> **DOCUMENT EXCERPT**:

# question about renters insurance + big tanks



## Mferko (Jun 8, 2010)

gonna get a 125 gallon tank soon and as part of the deal my wife said we gotta get renters insurance, anyone know a good company to go with?
i remember bonsai dave mentioning some companies make you have an acrylic tank if its over 90 gallon or something like that.

please share your experiences


----------



## Mferko (Jun 8, 2010)

to the top


----------



## dZilla (Dec 30, 2010)

I would call around, and I would have to say that many might not have anything on 'aquarium specific' insurance. What you should be asking about is water damage that is not in relation to bursting pipes or something along those lines. For example if you had a water bed.... Insurance companies might be able to relate to those terms better,


----------



## gklaw (May 31, 2010)

Hey Mike:

There was a thread on it a few months ago with people quoting the various carriers.


----------



## Mferko (Jun 8, 2010)

i got a quote from westland insurance today they asked if i had pets i said fish and she didnt inquire any further but when i go back tomorow to finalize it i'll ask her about the water damage thing like dzilla mentioned
i read through the quote and theres no fine print about aquariums 
it said theres a 2500 dollar limit on "Animals, Birds, Fish & Reptiles (limited perils)" i wanna ask her what that means


----------

> **DATA LISTING**:

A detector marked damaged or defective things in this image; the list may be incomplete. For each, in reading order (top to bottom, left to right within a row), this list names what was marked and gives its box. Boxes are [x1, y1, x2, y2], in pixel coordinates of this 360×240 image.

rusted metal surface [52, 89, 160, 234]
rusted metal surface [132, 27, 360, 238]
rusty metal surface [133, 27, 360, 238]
---
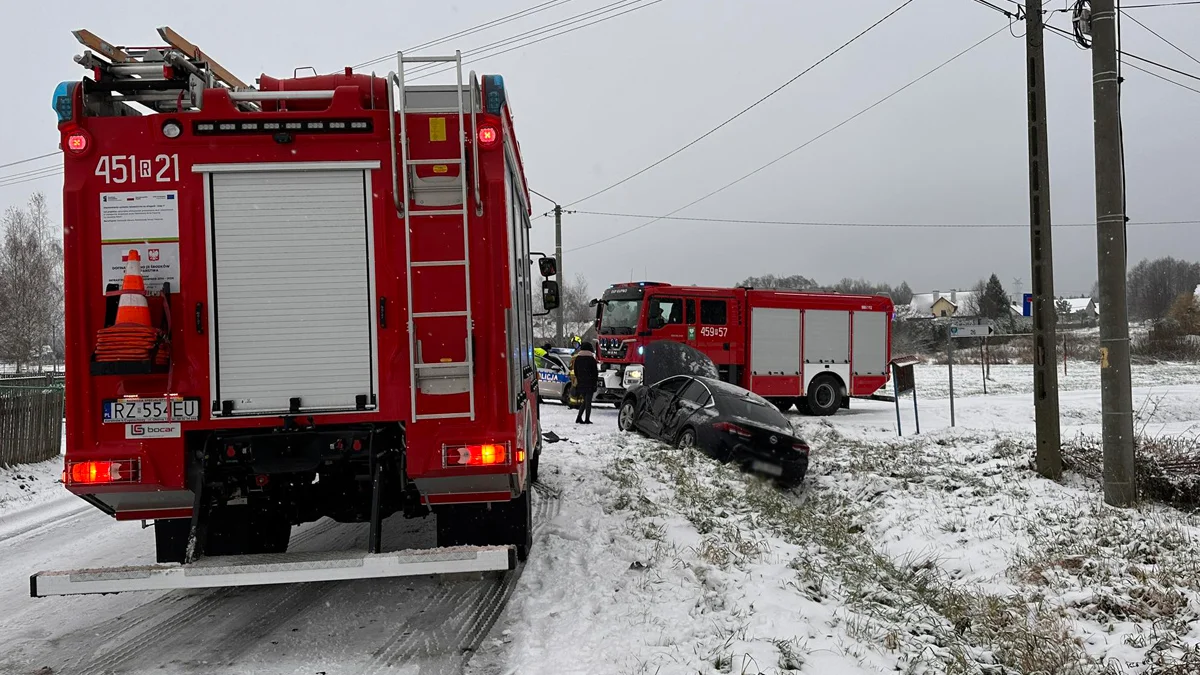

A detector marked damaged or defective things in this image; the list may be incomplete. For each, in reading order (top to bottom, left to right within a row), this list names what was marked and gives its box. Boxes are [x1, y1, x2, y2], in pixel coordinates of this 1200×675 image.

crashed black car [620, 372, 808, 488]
...
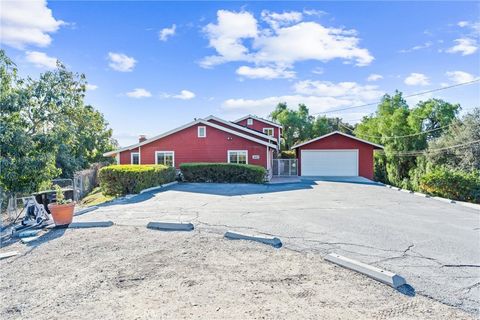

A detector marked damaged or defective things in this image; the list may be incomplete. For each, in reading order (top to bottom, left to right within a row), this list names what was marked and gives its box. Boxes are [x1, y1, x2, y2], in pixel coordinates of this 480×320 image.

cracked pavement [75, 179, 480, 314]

> **REQUIRED TASK**: Rewrite everything in the renters insurance thread from "## dZilla (Dec" down to "(May 31, 2010)", with "water bed" changed to "hot tub".

> **FINAL RESULT**:
## dZilla (Dec 30, 2010)

I would call around, and I would have to say that many might not have anything on 'aquarium specific' insurance. What you should be asking about is water damage that is not in relation to bursting pipes or something along those lines. For example if you had a hot tub.... Insurance companies might be able to relate to those terms better,


----------



## gklaw (May 31, 2010)